Le choix de représenter les personnages sous forme d’animaux anthropomorphes est l’une des forces majeures du film. Ce procédé, loin d’être un simple artifice esthétique, permet d’exprimer immédiatement le caractère des héros :
- Robin, renard rusé et audacieux, incarne l’intelligence et la ruse.
- Petit Jean, ours massif et bon vivant, est le compagnon loyal et protecteur.
- Frère Tuck, blaireau jovial, apporte une dimension morale et bienveillante.
- Le prince Jean, lion craintif et avare, représente le pouvoir tyrannique et immature.
- Le shérif de Nottingham, loup brutal, illustre la force oppressive.
- Lady Marianne, renarde élégante, introduit la touche romantique du récit.
L’ensemble donne au film un ton à la fois ludique, chaleureux et immédiatement lisible par toutes les générations.
Un style visuel marqué par les contraintes et l’ingéniosité
Le style graphique de Robin des Bois est en grande partie lié aux contraintes budgétaires du studio à la fin des années 1960. Pour réduire les coûts, les équipes eurent recours à la xerographie, technique déjà utilisée pour Les 101 Dalmatiens.

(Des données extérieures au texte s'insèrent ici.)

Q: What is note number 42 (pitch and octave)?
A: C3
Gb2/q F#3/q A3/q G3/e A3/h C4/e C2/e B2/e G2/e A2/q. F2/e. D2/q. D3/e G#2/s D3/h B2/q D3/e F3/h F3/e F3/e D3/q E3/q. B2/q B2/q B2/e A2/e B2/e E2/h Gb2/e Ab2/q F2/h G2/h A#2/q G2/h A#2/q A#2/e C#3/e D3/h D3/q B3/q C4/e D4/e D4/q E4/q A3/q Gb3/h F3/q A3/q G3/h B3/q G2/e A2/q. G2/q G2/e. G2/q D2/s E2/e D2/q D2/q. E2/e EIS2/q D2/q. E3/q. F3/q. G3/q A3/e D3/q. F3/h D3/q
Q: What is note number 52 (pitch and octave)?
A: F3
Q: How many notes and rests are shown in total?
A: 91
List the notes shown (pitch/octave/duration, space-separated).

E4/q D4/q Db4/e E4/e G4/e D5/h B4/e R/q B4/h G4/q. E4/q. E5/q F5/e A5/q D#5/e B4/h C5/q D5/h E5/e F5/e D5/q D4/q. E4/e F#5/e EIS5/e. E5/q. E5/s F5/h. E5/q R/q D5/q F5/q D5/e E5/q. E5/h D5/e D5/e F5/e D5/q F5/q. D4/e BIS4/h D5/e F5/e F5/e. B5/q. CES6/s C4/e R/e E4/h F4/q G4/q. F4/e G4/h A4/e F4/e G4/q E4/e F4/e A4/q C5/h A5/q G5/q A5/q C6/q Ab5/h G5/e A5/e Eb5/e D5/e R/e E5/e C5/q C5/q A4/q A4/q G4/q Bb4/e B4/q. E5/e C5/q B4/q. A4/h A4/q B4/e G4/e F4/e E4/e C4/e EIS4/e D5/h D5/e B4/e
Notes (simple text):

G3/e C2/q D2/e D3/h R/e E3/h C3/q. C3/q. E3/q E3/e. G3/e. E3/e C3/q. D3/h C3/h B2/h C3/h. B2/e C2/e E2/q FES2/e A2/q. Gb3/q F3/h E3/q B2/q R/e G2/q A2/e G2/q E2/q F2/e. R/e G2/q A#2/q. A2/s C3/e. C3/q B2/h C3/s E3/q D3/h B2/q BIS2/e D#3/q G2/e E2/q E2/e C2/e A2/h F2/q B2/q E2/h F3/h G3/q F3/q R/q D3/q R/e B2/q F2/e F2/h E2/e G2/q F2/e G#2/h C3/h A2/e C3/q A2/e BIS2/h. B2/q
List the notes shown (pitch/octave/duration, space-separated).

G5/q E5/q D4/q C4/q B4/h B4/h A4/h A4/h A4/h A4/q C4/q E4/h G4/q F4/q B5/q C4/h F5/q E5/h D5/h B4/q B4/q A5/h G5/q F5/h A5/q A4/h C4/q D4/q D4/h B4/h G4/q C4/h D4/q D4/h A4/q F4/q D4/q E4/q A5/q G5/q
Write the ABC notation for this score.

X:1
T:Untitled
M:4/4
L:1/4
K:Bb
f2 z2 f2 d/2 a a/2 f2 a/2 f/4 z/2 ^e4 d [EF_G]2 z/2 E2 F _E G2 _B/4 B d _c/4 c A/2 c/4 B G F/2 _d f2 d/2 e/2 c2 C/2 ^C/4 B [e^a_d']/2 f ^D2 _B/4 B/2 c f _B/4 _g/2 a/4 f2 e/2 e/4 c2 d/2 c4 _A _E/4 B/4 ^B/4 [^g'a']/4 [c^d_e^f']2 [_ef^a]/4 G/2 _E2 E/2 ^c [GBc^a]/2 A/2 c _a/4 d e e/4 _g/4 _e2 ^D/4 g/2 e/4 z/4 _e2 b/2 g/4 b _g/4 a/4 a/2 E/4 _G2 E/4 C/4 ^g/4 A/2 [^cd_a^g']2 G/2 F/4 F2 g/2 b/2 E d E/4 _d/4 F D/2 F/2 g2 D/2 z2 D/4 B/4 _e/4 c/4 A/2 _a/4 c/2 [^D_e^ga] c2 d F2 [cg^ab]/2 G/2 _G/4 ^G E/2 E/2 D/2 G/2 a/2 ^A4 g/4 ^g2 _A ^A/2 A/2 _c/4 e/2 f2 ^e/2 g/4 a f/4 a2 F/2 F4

Celle-ci permettait de transférer directement les dessins sur les cellules d’animation, offrant un trait plus brut et moins lisse que celui de l’âge d’or, mais parfaitement adapté au ton du film.

Afin d’économiser temps et ressources, les studios réutilisèrent également certaines animations provenant d’œuvres antérieures, comme Le Livre de la Jungle ou Les Aristochats. Si certains critiques y virent une preuve de faiblesse, le charme et l’humour du film permirent largement de contrebalancer ces limitations.

La musique joue un rôle déterminant dans la réussite du long-métrage. Composée par George Bruns, la bande originale mêle légèreté, rythmes entraînants et chansons interprétées par les personnages eux-mêmes. Elle rythme l’action, soutient les séquences comiques ou dramatiques et participe à la construction de l’atmosphère joyeuse et chaleureuse du film.
Réception, thèmes et héritage d’un classique de transition
Robin des Bois est présenté pour la première fois le 8 novembre 1973, au Radio City Music Hall de New York. L’accueil critique est mitigé : certains reprochent la simplicité de l’animation et un style jugé moins ambitieux que celui des grands classiques, tandis que d’autres saluent la vivacité des personnages, l’humour et la fluidité de la narration.

Le public, lui, répond massivement présent. Le film devient le plus grand succès des années 1970 pour les studios Disney, malgré les contraintes budgétaires et la période de transition dans laquelle l’entreprise est plongée. Il marque l’entrée dans ce que l’on appelle désormais la « période Bronze », moins faste mais toujours fidèle à l’esprit du studio.

Le film explore plusieurs thèmes universels qui expliquent en grande partie son succès durable :
- La justice sociale, au cœur de l’intrigue, avec Robin qui combat l’oppression et défend les plus faibles.
- La solidarité et la camaraderie, montrant que l’union fait la force.
- La ruse et l’intelligence, alternatives à la violence brute.
- L’humour et la légèreté, permettant d’aborder des sujets sérieux sans pesanteur.

Robin des Bois demeure ainsi un jalon essentiel dans l’histoire de Disney : un film qui clôt la période directement influencée par Walt Disney tout en annonçant une nouvelle ère. Héritier fidèle de la vision du fondateur, il témoigne de la capacité du studio à perpétuer son âme, même dans les moments de transition.